Windows 11 24H2 update deletes configurations.

I am using Duplicati as a Windows service, upgrading to Windows 11 24H2 deletes the configurations that are in:
C:\Windows\System32\config\systemprofile\AppData\Local

Access rights to these folders are also lost.

Is there any way to avoid this?

Thank you very much.

Welcome to the forum @EddieK

First please see if the old Windows folder is now in C:\Windows.old and if so, save its Duplicati folder before Windows automatically deletes Windows.old roughly 10 days after upgrade date.

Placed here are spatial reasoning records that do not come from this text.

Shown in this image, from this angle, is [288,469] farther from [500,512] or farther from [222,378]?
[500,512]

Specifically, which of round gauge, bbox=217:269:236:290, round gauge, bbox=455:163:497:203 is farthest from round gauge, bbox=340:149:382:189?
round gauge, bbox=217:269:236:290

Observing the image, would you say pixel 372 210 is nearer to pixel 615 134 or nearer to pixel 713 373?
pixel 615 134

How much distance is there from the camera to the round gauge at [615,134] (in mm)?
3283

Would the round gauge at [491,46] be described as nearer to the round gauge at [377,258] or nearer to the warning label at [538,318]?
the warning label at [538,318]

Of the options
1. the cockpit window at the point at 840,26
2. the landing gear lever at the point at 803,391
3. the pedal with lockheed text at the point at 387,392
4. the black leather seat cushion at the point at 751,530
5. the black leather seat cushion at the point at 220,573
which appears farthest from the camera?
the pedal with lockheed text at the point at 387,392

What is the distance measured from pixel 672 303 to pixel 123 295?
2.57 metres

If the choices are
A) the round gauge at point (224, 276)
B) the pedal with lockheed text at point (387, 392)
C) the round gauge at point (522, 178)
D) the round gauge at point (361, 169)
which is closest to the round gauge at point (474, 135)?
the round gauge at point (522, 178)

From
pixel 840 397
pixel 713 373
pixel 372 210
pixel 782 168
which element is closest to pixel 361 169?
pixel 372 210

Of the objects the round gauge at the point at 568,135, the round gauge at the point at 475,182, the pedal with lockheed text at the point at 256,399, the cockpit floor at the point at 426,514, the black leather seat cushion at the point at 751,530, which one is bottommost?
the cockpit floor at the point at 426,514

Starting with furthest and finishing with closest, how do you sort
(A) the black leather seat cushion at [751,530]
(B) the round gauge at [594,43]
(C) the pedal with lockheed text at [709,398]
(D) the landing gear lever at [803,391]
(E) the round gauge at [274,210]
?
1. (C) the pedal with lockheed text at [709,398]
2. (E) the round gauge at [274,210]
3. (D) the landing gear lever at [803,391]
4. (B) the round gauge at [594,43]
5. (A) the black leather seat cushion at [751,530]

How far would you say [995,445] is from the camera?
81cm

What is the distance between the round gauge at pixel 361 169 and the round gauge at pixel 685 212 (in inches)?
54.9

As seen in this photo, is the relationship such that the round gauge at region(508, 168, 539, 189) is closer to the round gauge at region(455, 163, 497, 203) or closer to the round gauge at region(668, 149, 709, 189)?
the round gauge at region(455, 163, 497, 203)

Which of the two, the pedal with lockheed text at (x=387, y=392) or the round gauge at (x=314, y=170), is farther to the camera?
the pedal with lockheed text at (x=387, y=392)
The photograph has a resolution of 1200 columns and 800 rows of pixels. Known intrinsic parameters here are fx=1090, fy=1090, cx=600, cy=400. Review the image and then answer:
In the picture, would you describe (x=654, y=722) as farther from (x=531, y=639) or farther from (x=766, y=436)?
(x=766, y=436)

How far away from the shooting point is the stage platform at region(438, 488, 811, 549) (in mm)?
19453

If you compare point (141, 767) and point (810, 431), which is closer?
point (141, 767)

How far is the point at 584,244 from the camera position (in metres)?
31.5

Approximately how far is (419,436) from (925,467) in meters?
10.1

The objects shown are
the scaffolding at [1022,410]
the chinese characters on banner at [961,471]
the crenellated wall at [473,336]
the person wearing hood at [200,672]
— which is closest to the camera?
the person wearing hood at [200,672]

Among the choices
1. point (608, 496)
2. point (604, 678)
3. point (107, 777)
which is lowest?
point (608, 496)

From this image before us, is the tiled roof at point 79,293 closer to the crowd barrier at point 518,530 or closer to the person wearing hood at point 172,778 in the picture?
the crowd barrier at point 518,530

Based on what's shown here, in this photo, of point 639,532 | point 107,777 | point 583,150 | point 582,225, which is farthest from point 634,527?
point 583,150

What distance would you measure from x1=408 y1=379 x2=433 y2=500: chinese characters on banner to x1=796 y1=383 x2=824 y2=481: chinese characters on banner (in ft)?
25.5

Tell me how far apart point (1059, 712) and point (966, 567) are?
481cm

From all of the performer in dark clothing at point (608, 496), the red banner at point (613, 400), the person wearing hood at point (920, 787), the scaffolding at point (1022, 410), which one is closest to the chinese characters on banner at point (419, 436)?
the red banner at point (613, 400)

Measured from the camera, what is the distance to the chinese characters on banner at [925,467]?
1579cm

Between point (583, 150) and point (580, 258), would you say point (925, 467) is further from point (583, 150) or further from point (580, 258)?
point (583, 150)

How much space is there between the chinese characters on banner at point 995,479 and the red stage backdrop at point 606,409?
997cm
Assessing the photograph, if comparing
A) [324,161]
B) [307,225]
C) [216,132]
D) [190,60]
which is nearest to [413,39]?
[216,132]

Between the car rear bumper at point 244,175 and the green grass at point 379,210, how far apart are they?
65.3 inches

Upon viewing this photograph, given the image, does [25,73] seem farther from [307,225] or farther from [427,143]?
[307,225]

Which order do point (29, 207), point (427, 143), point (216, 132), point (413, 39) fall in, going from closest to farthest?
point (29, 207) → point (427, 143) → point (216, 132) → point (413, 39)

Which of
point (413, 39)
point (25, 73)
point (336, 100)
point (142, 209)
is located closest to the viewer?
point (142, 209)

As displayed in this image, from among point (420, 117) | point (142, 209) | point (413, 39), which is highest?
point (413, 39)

IMO this is quite a destructive thing for Windows to do, but there seems to be no way to avoid it short of not installing the occasional version upgrade that is trying to set up for version rollback:

Go back to the previous version of Windows

I would expect new access rights to set up the same way as before, meaning it’s restricted here:

C:\Windows\System32>cd config
Access is denied.

and you must use Command Prompt (Admin) or similar, or maybe ask File Explorer to let you in.

Since it seems like Microsoft insists on doing this, even though the SYSTEM user (and its profile) aren’t exclusively for Windows use that I can see, an avoidance is to move to a different location.

C:\ProgramData\Duplicati is one that some people use. You install Duplicati service again, using:

--server-datafolder: Duplicati needs to store a small database with all settings. Use this option to choose where the settings are stored. This option can also be set with the environment variable DUPLICATI_HOME.

Moving the Duplicati-server.sqlite DB will let the service start up with old job config, but Database screen will have to be used to point the individual random-letters.sqlite job DBs to the new paths.

You can edit the Local database path to change the first part to the new home, then Save that.

When done, consider changing permissions on the new folder to prevent unauthorized access, as original location was protected (except from Windows) by being in a protected config folder.

is the issue looking for some code change to at least warn the user, and maybe do more to help.

Thank you very much for your answer, it is very useful.